PAGE EXTRACT
Cleaning the raw data

At this point, all load profiles have been extracted from the SIMEL files provided by GoiEner and saved as raw CSV files of electricity consumption. However, these files do not yet meet the requirements for a comprehensive validation analysis, as they may contain gaps with missing values, data inconsistencies, or outliers that need to be corrected and harmonized. This process is commonly referred to as data cleaning. In this section, we outline the transformation of the raw CSV files of electricity consumption into fully processed files. To do this, we perform three key operations, namely: (1) data imputation; (2) adjustment to local time; and (3) segmentation of the time series into three periods related to the COVID-19 lockdowns.

Data imputation

Two different data imputation strategies are used, depending on the length of the missing value sequences. For missing value sequences of eight consecutive hours or less, linear interpolation is used to impute the missing values. For missing value sequences longer than eight consecutive hours, the Last Observation Carried Forward (LOCF) method with a 7-day season is used. This means that missing samples are replaced with values from the previous seven days, thus keeping the same time and day of the week. If the missing value sequences are longer than seven days, the same sequence is repeated as many times as necessary. If missing samples are at the beginning of the time series where there are no previous seven days of data, they are replaced with values from the nearest seven-day period without missing values.

Adjustment to local time

Time series data from countries that observe Daylight Saving Time (DST) are often challenged by the clock changes. DST, which aims to make better use of daylight and conserve energy, involves moving clocks forward one hour in the spring and back in the fall. This adjustment can cause inconsistencies in data sets. For example, there is often a missing data point when time goes from 2:00 to 3:00 in the spring, and a duplicate timestamp when it goes back from 3:00 to 2:00 in the fall.

DIRECTIONS
1) Answer these questions from the data-cleaning section:
(a) Which organization provided the SIMEL files?
(b) What method imputes missing value sequences of eight consecutive hours or less?
(c) Under Daylight Saving Time, what is done to clocks in the spring?
2) Reproduce word for word the part of the data-cleaning section that opens with the words containing "At this point, all" and closes with "the COVID-19 lockdowns.".
3) Write the next part of the data-cleaning section, picking up after its last sentence.
The material after this point stands apart from the data-cleaning section.

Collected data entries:

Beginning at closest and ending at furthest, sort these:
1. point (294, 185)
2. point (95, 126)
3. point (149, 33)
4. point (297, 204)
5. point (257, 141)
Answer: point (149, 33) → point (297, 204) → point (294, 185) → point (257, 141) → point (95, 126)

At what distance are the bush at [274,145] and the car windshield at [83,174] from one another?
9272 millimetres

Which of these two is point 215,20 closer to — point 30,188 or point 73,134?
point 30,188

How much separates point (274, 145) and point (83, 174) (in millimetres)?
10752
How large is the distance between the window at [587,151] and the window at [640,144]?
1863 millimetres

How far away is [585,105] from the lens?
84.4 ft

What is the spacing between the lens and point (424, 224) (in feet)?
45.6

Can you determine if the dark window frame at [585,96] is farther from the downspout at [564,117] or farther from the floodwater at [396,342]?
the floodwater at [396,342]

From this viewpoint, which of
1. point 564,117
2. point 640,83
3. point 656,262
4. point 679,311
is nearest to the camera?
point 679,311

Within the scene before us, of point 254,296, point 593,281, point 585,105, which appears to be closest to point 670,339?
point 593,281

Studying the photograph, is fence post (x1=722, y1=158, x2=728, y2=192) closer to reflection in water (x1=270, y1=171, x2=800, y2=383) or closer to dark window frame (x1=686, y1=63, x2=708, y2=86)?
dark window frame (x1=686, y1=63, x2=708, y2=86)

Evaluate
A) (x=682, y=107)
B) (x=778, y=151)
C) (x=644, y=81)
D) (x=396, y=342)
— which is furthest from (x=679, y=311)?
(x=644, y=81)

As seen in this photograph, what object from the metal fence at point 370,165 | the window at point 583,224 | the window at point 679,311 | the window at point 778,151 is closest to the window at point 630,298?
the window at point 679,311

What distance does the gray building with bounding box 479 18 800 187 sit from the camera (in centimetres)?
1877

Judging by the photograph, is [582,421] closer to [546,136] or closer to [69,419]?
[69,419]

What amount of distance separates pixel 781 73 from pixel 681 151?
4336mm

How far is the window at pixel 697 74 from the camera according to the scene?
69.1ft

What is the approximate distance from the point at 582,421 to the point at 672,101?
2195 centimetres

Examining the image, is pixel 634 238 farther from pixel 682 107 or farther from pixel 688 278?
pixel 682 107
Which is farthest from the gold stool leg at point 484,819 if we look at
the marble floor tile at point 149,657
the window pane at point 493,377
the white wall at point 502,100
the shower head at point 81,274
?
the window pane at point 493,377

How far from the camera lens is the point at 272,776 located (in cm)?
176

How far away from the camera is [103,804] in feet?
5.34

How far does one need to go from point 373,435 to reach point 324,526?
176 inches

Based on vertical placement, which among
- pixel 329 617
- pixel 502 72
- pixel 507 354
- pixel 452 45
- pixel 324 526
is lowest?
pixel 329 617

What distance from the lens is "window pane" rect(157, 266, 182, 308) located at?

TASK RESULTS
1)
(a) GoiEner
(b) Linear interpolation
(c) They are moved forward one hour.

2)
At this point, all load profiles have been extracted from the SIMEL files provided by GoiEner and saved as raw CSV files of electricity consumption. However, these files do not yet meet the requirements for a comprehensive validation analysis, as they may contain gaps with missing values, data inconsistencies, or outliers that need to be corrected and harmonized. This process is commonly referred to as data cleaning. In this section, we outline the transformation of the raw CSV files of electricity consumption into fully processed files. To do this, we perform three key operations, namely: (1) data imputation; (2) adjustment to local time; and (3) segmentation of the time series into three periods related to the COVID-19 lockdowns.

3)
To address these issues and simplify future analysis, our dataset does not adjust for Daylight Saving Time (DST). Instead, we fill in missing data and average repeated data. This method helps keep the data consistent and accurate throughout the year, making it easier to analyze and interpret. Note that this approach is not the same as using Coordinated Universal Time (UTC); it simply maintains local time without DST modifications. By treating DST as non-existent, our approach effectively resolves the data inconsistencies caused by clock changes.

Time series segmentation

In early 2020, several countries enforced lockdowns to stop the spread of COVID-19, which greatly changed the way people used electricity at home. This dataset is segmented into three parts, each representing different stages of the pandemic in Spain, to make it easier to compare and analyze: (1) before lockdowns: this includes the regular data up to two weeks before the lockdowns started on March 1, 2020; (2) during lockdowns: this includes data from the start of the lockdowns on March 1, 2020, to May 30, 2021, including the peak of the pandemic; and (3) after lockdowns: this part includes data from May 30, 2021, after the lockdown restrictions have eased and life has returned to normal.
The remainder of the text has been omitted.